## PROBLEM 1
Translate this sentence from the book review below into Spanish: "She meditates on this question explicitly and implicitly throughout the collection."
## PROBLEM 2
Answer these questions from the book review below:
(a) In what town and state does Davis's family live?
(b) On what date did the shooting take place?
(c) What grade was Willem in during the Parkland, Florida shootings?
## PROBLEM 3
Output the passage of the book review below exactly, beginning at the words "One night after" and stopping after "of Sandy Hook.".
#### READING TEXT ####
Review: The Nail in the Tree by Carol Ann Davis

(North Adams, MA: Tupelo Press, 2020)

One night after three am, Carol Ann Davis holds her sleeping seven-year-old boy, Luke, as he shutters and mumbles from night terrors, “My boy wakes repeating I don’t know I don’t know.” After he recognizes his mother—at his side, safe—Davis describes the boy’s actions, alluding to a larger communal trauma which seemingly paints everything she sees: Luke “says okay okay okay and falls back onto the pillow as if he has been shot.” This simile might seem misplaced, a non sequitur, but Davis and her family live in Sandy Hook, Connecticut. It’s two years after the shooting, which took place just miles from her home. Davis can’t help but interpret, very self-consciously, this seemingly benign act—her boy’s head falling to a pillow—through the reverberating trauma, and ongoing fear, which lingers over her as a mother and resident of Sandy Hook.

In The Nail in the Tree: Essays on Art, Violence, and Childhood, Davis documents her family’s life on the day of, and the years after, the shooting on December 14, 2012. Thematically, Davis’ essays often braid memoir with everything from the historical to the ekphrastic to the philosophical. Davis alludes to Whitman’s famous line as the book’s epigraph—“A child said, What is the grass?…How could I answer the child?…I do not know / what it is any more than he.” She meditates on this question explicitly and implicitly throughout the collection. In America, school shootings are, this metaphor suggests, as ubiquitous as the grass. But, like Whitman struggling to answer that child’s question, Davis, too, struggles with how to speak of what’s happened in her town, especially to her children, one of whom sat in another classroom nearly a mile from where the shootings took place.

Years later, when Davis’ oldest son, Willem—a fourth-grader during the Sandy Hook shootings and a ninth-grader during the Parkland, Florida shootings—remarks to his mother that “he really had grown up with these shootings,” Davis channels Whitman, “How could I answer the child? I do not know what it is any more than he?” By no means is Davis trying to give an “answer,” as if there were one. Her book does, however, attempt to speak—in “song as well as in protest,” she says—to the ineffable tragedy while also exploring what it means to be a mother and an artist in a traumatized community. “The essay tells me (from the Latin) to try,” Davis writes. “The poem says sing, make. What would a trying song be? A making try?”
#### DATA SHOWN ####
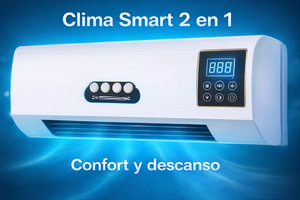 Clima Smart 2 en 1
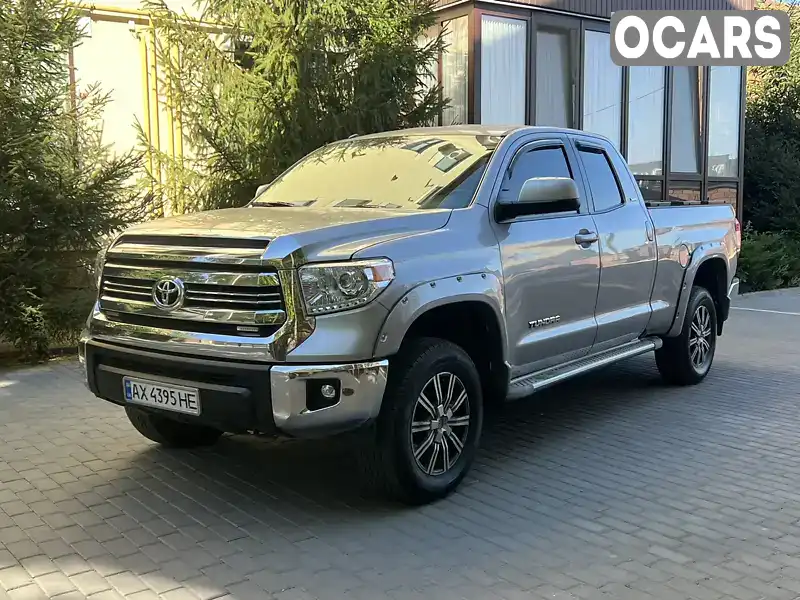 Пикап Toyota Tundra 2016 4.6 л. Автомат обл. Харьковская, Харьков - Фото 1/21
####
## RESPONSE BOX 1
Ella medita sobre esta pregunta de manera explícita e implícita a lo largo de la colección.

## RESPONSE BOX 2
(a) Sandy Hook, Connecticut
(b) December 14, 2012
(c) Ninth grade

## RESPONSE BOX 3
One night after three am, Carol Ann Davis holds her sleeping seven-year-old boy, Luke, as he shutters and mumbles from night terrors, “My boy wakes repeating I don’t know I don’t know.” After he recognizes his mother—at his side, safe—Davis describes the boy’s actions, alluding to a larger communal trauma which seemingly paints everything she sees: Luke “says okay okay okay and falls back onto the pillow as if he has been shot.” This simile might seem misplaced, a non sequitur, but Davis and her family live in Sandy Hook, Connecticut. It’s two years after the shooting, which took place just miles from her home. Davis can’t help but interpret, very self-consciously, this seemingly benign act—her boy’s head falling to a pillow—through the reverberating trauma, and ongoing fear, which lingers over her as a mother and resident of Sandy Hook.